Grâce au signifiant, des tabous ont pu être également élaborés, instaurant l’interdiction de l’inceste, l’exogamie, et prohibant le cannibalisme. Le mythe freudien de Totem et tabou rejoint aujourd’hui, contre toute attente, une certaine réalité scientifique. Ce qui aurait causé l’extinction de l’homme de Neandertal, pourtant si robuste et qui a connu une existence sur la planète bien plus longue[4] que la nôtre, serait directement dû à l’invention par Sapiens du signifiant ; donc d’une possibilité d’organisation sociale sans précédent. Les dernières découvertes des paléoanthropologues en attestent[5]. Les vestiges d’ossements néandertaliens montrent que ces hommes ont toujours vécu en petits clans d’une trentaine d’individus. Les récentes analyses génétiques qui ont été effectuées sur ces ossements apportent également la preuve que ces petits clans familiaux pratiquaient l’inceste. Il y avait extrêmement peu de brassage entre les clans, ce qui fait que Neandertal a maintenu un patrimoine génétique étonnamment stable et similaire d’un bout à l’autre de l’Europe durant près de 400 000 ans d’existence. Enfin les nombreux gisements d’ossements néandertaliens brisés à l’aide d’outils afin d’en extraire la moelle, démontrent la persistance de pratiques cannibales tout au long de ces 400 000 ans d’histoire. Chez Neandertal, ni totem, ni tabou, ni hordes capables de s’organiser en grand nombre, donc pas de signifiant non plus.

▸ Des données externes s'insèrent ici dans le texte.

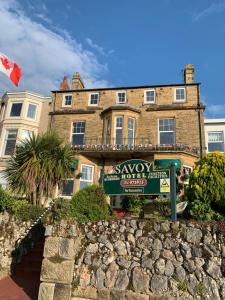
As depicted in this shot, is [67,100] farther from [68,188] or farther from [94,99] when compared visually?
[68,188]

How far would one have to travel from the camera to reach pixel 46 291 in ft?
19.4

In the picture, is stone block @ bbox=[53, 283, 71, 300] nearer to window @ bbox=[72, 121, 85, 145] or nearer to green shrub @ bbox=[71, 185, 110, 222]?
green shrub @ bbox=[71, 185, 110, 222]

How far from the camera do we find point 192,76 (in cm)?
1938

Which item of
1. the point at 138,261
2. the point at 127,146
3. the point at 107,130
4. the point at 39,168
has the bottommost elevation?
the point at 138,261

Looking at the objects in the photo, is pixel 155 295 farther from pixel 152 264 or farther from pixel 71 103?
pixel 71 103

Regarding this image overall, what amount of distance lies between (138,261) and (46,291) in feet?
7.42

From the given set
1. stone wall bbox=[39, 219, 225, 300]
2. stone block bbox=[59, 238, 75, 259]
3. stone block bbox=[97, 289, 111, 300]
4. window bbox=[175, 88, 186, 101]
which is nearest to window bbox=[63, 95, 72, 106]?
window bbox=[175, 88, 186, 101]

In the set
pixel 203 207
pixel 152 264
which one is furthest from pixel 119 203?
pixel 152 264

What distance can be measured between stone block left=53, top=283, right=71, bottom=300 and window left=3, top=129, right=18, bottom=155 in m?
15.6

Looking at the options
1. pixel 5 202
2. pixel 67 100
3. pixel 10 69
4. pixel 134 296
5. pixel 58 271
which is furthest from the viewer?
pixel 67 100

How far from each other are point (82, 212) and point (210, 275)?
338 cm

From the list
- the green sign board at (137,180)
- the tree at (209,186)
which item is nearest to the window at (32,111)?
the green sign board at (137,180)

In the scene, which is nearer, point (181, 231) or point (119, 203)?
point (181, 231)

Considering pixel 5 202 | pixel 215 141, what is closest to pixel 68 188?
pixel 5 202
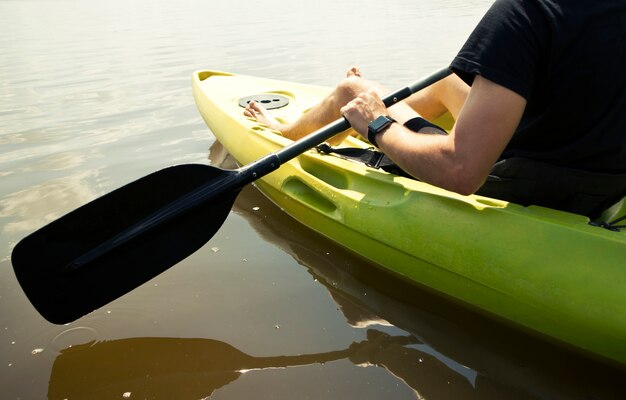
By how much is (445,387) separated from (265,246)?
3.83ft

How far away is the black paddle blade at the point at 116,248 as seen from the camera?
6.19 ft

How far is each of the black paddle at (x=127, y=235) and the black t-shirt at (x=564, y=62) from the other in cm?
82

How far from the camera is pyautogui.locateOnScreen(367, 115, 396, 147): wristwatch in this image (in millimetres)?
1863

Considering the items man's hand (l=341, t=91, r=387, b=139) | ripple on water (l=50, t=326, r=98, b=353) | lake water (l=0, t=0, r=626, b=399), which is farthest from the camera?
man's hand (l=341, t=91, r=387, b=139)

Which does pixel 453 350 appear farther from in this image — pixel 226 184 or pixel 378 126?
pixel 226 184

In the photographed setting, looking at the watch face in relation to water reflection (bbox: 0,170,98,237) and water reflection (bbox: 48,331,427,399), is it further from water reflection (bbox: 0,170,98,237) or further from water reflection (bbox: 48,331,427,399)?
water reflection (bbox: 0,170,98,237)

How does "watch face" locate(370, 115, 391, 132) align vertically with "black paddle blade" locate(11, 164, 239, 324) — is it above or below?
above

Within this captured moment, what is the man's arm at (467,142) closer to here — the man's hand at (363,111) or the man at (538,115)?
the man at (538,115)

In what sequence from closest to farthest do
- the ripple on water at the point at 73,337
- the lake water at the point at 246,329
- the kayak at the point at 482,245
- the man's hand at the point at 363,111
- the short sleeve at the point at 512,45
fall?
→ the short sleeve at the point at 512,45 → the kayak at the point at 482,245 → the lake water at the point at 246,329 → the ripple on water at the point at 73,337 → the man's hand at the point at 363,111

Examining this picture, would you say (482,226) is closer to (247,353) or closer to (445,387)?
(445,387)

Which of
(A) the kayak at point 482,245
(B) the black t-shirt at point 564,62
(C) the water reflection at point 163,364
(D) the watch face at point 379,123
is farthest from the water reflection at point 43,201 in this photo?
(B) the black t-shirt at point 564,62

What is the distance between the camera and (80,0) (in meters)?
27.0

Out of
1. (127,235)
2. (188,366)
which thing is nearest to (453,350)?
(188,366)

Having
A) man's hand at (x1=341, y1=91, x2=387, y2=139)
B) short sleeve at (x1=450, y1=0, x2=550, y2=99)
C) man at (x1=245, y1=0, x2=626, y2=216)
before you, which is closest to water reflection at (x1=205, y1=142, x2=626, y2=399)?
man at (x1=245, y1=0, x2=626, y2=216)
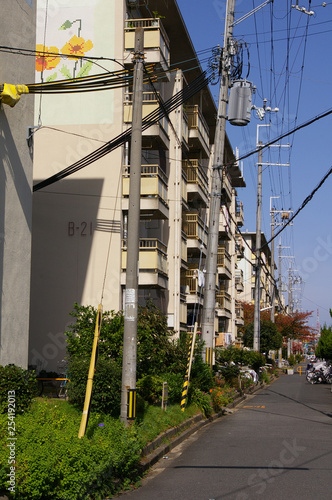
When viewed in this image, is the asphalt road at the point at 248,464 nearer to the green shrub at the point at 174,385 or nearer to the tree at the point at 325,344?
the green shrub at the point at 174,385

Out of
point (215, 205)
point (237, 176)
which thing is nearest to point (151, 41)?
point (215, 205)

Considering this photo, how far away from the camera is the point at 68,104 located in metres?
24.8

Si le discours de l’Autre, cette toile de signifiants dans laquelle nous sommes pris sans même percevoir qu’elle nous détermine, fonde l’inconscient structuré comme un langage ; alors s’éclaire la formule de Lacan : « l’inconscient c’est la politique »[6]. Si Neandertal ne possédait pas un langage élaboré à partir du signifiant, nous pouvons en déduire qu’il ne possédait ni inconscient ni capacité à s’organiser en grand nombre au travers de quelque système politique que ce soit. Dès lors, nous pouvons comprendre en quoi l’apparition du signifiant chez Sapiens a causé la perte de Neandertal.
[1] Harari Y. N., Sapiens, Une brève histoire de l’humanité, Paris, Albin Michel, 2015, p. 32
[2] Cf. Victorri B., « L’origine du langage », conférence lors de la journée de conférence des Ernest, 18 Janvier 2014, École normale supérieure, vidéo disponible en ligne. : https://www.dailymotion.com/video/x1h6sxm
[3] Miller J.-A., « Les six paradigmes de la jouissance », La Cause freudienne, Paris, Seuil, 1999, n° 43, p. 19.
[4] Les plus anciennes traces de l’homme de Neandertal datent d’il y a -430 000 ans alors qu’Homo sapiens est apparue il y a environ 200 000 ans.
[5] Cf. film documentaire « Qui a tué Neandertal » diffusé le 10 avril 2018, dans l’émission « Science grand format » sur France 5.
[6] Lacan J., Le Séminaire, livre XIV, La logique du fantasme, leçon du 10 mai 1967, inédit.